Certainly, this is not a lot of money, but critics of the program, including Queens Council Member Costa Constantinides, point out that reductions in fines send the wrong message — actually encouraging trucking companies to not worry about illegal parking, which endangers cyclists and inconveniences drivers. Many tickets, such as double-parking, are cut in half for participating companies.

"The data shows one thing: delivery corporations get a free pass to block bike lanes and put cyclists at serious risk under the Stipulated Fine Program," said Constantinides, who will hold a "Cyber Monday" warning rally at City Hall at 11 a.m. to again call for the end of the 15-year-old Stipulated Fine Program. "Frankly, this is a sickening disregard for public safety by major companies, who are essentially incentivized to break the rules. Ending the Stipulated Fine Program will keep our cyclists and pedestrians safer, reduce the unprecedented traffic levels, and take useless, harmful truck exhaust out of our air."

More important, the Stipulated Fine Program flies in the face of Mayor de Blasio's pro-safety Vision Zero initiative.

"Think about all the violations issued for trucks blocking a bike lane (not to mention double-parking, which blocks a driver's view of a pedestrian or bicyclist) during a time when there has been such a huge uptick in fatalities," said Nicole Epstein, a lawyer who handles many cases involving congestion. "I don't know why the city reduces the penalty at all, and even gave a greater reduction starting in December, 2018."

The city has long defended the arrangement because participating companies pay a smaller fine in exchange for not fighting traffic tickets in court — where the tickets could be tossed, and would cost the city plenty to administer, win or lose. But the Stipulated Fine Programs does reduce the incentive on participating trucking companies to not only park legally but also to lobby the city to create proper loading zones that would allow delivery workers to do their job without blocking other vehicles — a main root cause of congestion in the city.

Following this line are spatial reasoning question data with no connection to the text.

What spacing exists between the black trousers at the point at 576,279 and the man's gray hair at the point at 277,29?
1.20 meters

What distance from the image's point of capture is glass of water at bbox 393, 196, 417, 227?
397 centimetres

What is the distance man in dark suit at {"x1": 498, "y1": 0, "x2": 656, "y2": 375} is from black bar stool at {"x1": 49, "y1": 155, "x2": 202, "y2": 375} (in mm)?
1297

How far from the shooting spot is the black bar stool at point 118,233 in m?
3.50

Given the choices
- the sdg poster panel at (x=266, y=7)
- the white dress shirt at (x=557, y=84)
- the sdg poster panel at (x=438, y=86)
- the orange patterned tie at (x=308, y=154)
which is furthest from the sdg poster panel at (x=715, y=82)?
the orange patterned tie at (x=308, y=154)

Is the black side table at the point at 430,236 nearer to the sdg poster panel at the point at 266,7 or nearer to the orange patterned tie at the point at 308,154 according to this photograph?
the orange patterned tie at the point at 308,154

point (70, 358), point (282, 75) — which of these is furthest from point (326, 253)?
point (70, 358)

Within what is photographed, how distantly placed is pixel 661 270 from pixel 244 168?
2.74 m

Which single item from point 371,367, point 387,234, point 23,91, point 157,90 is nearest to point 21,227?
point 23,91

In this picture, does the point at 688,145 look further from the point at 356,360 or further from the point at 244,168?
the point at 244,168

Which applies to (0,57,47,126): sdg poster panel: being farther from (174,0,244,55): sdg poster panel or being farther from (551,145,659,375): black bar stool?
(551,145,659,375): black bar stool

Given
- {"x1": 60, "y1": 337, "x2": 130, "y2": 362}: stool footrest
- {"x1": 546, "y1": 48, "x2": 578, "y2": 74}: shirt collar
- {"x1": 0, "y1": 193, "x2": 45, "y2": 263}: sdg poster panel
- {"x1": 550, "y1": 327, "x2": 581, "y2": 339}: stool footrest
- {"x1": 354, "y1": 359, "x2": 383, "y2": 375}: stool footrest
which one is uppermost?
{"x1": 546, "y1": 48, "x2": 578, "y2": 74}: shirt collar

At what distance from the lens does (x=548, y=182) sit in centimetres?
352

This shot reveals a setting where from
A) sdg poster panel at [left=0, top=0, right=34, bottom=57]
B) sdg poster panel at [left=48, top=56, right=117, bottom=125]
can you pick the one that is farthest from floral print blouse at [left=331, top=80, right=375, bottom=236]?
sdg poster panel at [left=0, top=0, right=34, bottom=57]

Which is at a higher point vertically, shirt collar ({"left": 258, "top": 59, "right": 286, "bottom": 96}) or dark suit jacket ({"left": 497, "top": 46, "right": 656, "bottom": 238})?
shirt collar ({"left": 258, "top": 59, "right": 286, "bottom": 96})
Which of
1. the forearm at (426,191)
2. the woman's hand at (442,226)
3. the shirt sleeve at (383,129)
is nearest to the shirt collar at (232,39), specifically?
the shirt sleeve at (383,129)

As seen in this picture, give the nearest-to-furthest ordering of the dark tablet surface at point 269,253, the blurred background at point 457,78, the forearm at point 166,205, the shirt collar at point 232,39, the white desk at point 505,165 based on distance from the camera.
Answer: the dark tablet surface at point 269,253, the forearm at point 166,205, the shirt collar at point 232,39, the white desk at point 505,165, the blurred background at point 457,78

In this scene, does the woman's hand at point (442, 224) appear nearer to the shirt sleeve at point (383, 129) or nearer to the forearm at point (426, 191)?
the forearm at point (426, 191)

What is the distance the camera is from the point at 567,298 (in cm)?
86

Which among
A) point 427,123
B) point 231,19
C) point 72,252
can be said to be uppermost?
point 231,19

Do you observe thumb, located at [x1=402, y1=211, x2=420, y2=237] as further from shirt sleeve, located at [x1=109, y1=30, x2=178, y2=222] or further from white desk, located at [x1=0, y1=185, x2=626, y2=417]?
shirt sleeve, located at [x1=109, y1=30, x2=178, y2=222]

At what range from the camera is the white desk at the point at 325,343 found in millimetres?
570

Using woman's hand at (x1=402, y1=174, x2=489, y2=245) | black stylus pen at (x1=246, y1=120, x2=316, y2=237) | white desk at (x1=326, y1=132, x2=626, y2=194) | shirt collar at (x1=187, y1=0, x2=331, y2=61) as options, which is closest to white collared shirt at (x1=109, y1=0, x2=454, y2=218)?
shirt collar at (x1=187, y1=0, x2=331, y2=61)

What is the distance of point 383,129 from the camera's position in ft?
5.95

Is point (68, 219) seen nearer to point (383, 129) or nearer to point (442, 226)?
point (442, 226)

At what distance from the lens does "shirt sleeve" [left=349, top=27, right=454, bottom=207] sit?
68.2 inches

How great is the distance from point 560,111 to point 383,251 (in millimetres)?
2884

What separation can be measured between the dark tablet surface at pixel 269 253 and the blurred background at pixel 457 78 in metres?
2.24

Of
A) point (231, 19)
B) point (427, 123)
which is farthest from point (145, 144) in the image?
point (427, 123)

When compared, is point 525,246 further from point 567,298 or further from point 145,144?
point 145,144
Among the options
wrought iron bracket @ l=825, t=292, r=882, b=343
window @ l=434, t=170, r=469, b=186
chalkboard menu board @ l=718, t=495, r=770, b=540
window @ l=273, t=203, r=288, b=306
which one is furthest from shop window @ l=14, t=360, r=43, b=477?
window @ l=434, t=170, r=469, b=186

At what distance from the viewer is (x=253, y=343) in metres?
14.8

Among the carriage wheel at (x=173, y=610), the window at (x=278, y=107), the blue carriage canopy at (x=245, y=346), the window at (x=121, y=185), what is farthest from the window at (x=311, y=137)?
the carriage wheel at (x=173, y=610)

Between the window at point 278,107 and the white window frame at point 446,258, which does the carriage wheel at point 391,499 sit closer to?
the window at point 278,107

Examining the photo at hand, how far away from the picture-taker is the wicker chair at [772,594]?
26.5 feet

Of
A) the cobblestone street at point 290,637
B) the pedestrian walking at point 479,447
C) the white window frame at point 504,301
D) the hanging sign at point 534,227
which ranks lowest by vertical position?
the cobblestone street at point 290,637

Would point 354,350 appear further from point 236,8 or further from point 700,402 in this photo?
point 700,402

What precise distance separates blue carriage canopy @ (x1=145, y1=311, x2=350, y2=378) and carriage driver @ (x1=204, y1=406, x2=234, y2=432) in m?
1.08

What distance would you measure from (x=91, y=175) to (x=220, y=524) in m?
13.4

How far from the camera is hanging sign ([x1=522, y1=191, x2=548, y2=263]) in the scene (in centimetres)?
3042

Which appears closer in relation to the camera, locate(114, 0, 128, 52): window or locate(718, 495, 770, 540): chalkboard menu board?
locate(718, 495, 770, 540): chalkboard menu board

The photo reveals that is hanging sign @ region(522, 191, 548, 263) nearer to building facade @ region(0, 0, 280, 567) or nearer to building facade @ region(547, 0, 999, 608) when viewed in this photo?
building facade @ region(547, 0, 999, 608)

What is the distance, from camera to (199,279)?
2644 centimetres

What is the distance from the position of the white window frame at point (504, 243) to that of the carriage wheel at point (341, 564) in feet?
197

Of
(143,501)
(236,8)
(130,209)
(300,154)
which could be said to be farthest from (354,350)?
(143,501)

And it is well documented that double- and illegally parked trucks cause a danger to pedestrians, cyclists and other drivers. There are multiple Twitter accounts devoted to exposing FedExUnited States Postal Service, and all the other truckers that park in bike lanes as a result of the Stipulated Fine Program (or, in the case of the postal service, freedom from paying any fines at all.)

The program was reformed in December to reduce the number of tickets that are reduced fully to $0, but trucking companies still save tens of millions in fines.